▶ _Excerpt provided_:
Edited 2007-08-05 16:03

Reply Score: 2

re: From a dial-up user...
by distantvoices on Sun 5th Aug 2007 16:14 UTC
distantvoices
Member since:
2005-07-06

Have amended this. Now its a 34 k png image. Should load way nicer.

@kroc: you are ofcourse right. The screenshot page althou may remain as it is for the next time. I lack the ressources (time especially) to convert all the big stuff to *.jpg or *.png - but this is on the todo list.btw, for your info, I'm working with linux.

Some addons - I should mention this on my web too:

The OS boots fine in vmware. There may be some trouble (big delays) if a hard drive is present.

As for the boot device: I've implemented a rather naive probing mechanism, which tests the cdrom drives for something mount-able.

If you assign the virtual machine 256 mb of ram, this should make the OS quite happy. It shouldn't be that memory hungry (128 mb shall be enough, honestly)

It also probes for a proper graphics mode.

If you try to start the OS in qemu (which supports up to 16 bpp in 1024*768) it finds the proper mode to operate with - the 16 bpp.

If booted up properly - and the login window appears: select any user and click "login" to proceed.

In the shell, you may try out "help" for a rough overview of available commands. :-)

▶ _Task set_:
**1.** Output the forum reply from "Have amended this." up to and including "be enough, honestly)".
**2.** Can you summarize the forum reply in two sentences?
**3.** Which named pieces of software does the forum reply mention?
The dataset records are not needed here.

Dataset records:
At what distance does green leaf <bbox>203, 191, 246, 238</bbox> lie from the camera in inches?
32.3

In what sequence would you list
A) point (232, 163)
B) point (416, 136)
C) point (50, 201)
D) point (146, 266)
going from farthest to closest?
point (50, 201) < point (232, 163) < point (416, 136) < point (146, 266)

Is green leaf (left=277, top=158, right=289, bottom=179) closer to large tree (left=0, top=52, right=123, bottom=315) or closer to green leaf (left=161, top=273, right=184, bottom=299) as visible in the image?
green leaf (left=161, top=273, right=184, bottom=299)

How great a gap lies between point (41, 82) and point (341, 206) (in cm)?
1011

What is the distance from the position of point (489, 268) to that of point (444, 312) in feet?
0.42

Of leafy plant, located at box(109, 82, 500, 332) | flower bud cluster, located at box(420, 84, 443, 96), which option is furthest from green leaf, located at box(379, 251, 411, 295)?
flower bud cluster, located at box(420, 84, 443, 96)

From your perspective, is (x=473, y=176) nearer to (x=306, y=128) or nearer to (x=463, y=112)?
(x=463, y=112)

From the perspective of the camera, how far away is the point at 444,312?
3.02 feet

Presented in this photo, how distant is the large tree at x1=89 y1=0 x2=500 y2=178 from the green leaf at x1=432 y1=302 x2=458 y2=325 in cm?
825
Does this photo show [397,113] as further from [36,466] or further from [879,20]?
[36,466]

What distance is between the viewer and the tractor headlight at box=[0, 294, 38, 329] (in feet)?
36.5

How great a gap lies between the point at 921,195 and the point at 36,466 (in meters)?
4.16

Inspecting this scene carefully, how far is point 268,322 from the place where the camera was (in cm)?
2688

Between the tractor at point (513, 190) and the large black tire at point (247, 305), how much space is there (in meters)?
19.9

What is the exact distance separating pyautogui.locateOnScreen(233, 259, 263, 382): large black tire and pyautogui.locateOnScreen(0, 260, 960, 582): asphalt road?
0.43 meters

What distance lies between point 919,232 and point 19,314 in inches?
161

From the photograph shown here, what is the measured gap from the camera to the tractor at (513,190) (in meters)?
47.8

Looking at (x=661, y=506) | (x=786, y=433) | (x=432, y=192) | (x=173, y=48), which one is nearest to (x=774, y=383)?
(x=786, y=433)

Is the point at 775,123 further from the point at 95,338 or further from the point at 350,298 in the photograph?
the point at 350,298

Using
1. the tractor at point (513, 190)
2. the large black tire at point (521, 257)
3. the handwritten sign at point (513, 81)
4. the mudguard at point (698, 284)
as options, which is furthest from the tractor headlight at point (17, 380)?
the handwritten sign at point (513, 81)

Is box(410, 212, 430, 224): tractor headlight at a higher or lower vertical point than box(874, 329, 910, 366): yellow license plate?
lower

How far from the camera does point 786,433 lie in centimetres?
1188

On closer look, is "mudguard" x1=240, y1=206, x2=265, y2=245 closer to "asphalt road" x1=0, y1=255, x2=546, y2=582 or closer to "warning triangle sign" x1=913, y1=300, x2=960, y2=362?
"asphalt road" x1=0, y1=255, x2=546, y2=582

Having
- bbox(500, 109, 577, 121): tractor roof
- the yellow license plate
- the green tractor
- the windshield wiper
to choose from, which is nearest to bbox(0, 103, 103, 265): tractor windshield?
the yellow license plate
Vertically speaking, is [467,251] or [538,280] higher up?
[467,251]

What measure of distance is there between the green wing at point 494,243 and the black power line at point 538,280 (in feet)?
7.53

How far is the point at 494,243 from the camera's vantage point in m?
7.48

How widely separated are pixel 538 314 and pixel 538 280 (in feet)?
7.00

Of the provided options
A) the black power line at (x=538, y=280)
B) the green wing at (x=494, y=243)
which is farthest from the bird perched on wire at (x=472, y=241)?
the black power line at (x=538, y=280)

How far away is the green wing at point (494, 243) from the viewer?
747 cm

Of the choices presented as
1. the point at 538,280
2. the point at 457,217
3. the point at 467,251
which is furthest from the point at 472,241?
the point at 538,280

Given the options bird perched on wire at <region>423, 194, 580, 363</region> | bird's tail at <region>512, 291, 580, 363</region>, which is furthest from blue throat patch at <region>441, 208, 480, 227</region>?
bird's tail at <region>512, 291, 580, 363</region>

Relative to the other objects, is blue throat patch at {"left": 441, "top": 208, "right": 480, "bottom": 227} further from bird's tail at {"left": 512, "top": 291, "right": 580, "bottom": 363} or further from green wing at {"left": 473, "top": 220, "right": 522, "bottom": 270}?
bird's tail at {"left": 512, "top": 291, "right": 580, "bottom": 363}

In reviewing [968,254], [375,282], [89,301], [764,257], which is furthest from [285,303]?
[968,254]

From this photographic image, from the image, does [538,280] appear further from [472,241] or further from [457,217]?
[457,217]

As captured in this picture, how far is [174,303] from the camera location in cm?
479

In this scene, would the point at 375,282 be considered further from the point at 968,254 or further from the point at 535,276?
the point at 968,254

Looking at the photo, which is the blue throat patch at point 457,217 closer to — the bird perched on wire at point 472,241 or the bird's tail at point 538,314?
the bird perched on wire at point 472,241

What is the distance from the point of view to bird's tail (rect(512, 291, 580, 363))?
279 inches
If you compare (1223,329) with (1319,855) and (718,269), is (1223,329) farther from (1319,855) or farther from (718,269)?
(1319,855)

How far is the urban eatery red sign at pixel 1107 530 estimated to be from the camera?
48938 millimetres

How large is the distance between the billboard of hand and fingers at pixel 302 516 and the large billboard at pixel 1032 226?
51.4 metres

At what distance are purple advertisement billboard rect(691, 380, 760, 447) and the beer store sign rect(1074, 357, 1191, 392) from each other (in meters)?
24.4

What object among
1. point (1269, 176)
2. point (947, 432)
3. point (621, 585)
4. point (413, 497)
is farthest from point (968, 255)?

▶ _In response_:
**1.**
Have amended this. Now its a 34 k png image. Should load way nicer.

@kroc: you are ofcourse right. The screenshot page althou may remain as it is for the next time. I lack the ressources (time especially) to convert all the big stuff to *.jpg or *.png - but this is on the todo list.btw, for your info, I'm working with linux.

Some addons - I should mention this on my web too:

The OS boots fine in vmware. There may be some trouble (big delays) if a hard drive is present.

As for the boot device: I've implemented a rather naive probing mechanism, which tests the cdrom drives for something mount-able.

If you assign the virtual machine 256 mb of ram, this should make the OS quite happy. It shouldn't be that memory hungry (128 mb shall be enough, honestly)

**2.** The poster replaced an image with a 34 k png that should load much better, and says converting the large files on the screenshot page is on the todo list. The OS boots fine in vmware, probes the cdrom drives for a boot device and probes for a proper graphics mode, and it should be happy with 256 mb of RAM.

**3.** linux, vmware, qemu